THE RECORDS -
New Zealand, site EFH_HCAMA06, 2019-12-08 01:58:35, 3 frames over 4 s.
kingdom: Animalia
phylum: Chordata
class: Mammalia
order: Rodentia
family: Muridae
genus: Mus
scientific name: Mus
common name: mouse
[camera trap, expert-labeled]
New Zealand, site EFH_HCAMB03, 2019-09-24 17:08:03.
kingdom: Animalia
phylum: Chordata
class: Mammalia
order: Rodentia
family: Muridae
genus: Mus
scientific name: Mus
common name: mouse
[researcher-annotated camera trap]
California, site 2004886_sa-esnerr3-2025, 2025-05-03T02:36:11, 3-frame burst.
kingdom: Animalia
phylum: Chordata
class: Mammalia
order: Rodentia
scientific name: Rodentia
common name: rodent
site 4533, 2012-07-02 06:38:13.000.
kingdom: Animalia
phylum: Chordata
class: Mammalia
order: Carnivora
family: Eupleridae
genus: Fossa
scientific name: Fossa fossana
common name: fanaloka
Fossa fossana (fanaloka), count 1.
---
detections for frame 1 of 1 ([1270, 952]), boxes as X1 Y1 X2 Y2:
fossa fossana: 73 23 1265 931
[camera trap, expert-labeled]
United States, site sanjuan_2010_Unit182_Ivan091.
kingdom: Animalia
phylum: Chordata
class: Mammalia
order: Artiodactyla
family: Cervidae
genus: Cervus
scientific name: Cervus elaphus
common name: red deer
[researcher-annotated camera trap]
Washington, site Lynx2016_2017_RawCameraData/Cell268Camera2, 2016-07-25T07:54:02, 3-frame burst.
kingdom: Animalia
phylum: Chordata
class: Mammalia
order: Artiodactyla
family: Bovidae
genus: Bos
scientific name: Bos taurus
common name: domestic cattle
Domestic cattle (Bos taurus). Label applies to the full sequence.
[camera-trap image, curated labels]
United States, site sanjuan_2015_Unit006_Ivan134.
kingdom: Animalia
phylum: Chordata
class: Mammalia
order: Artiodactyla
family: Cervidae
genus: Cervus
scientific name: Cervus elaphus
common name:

REQUIRED ACTION -
What is wanted is an exact copy of the data.

RESPONSE FOR THIS EXERCISE -
New Zealand, site EFH_HCAMA06, 2019-12-08 01:58:35, 3 frames over 4 s.
kingdom: Animalia
phylum: Chordata
class: Mammalia
order: Rodentia
family: Muridae
genus: Mus
scientific name: Mus
common name: mouse
[camera trap, expert-labeled]
New Zealand, site EFH_HCAMB03, 2019-09-24 17:08:03.
kingdom: Animalia
phylum: Chordata
class: Mammalia
order: Rodentia
family: Muridae
genus: Mus
scientific name: Mus
common name: mouse
[researcher-annotated camera trap]
California, site 2004886_sa-esnerr3-2025, 2025-05-03T02:36:11, 3-frame burst.
kingdom: Animalia
phylum: Chordata
class: Mammalia
order: Rodentia
scientific name: Rodentia
common name: rodent
site 4533, 2012-07-02 06:38:13.000.
kingdom: Animalia
phylum: Chordata
class: Mammalia
order: Carnivora
family: Eupleridae
genus: Fossa
scientific name: Fossa fossana
common name: fanaloka
Fossa fossana (fanaloka), count 1.
---
detections for frame 1 of 1 ([1270, 952]), boxes as X1 Y1 X2 Y2:
fossa fossana: 73 23 1265 931
[camera trap, expert-labeled]
United States, site sanjuan_2010_Unit182_Ivan091.
kingdom: Animalia
phylum: Chordata
class: Mammalia
order: Artiodactyla
family: Cervidae
genus: Cervus
scientific name: Cervus elaphus
common name: red deer
[researcher-annotated camera trap]
Washington, site Lynx2016_2017_RawCameraData/Cell268Camera2, 2016-07-25T07:54:02, 3-frame burst.
kingdom: Animalia
phylum: Chordata
class: Mammalia
order: Artiodactyla
family: Bovidae
genus: Bos
scientific name: Bos taurus
common name: domestic cattle
Domestic cattle (Bos taurus). Label applies to the full sequence.
[camera-trap image, curated labels]
United States, site sanjuan_2015_Unit006_Ivan134.
kingdom: Animalia
phylum: Chordata
class: Mammalia
order: Artiodactyla
family: Cervidae
genus: Cervus
scientific name: Cervus elaphus
common name:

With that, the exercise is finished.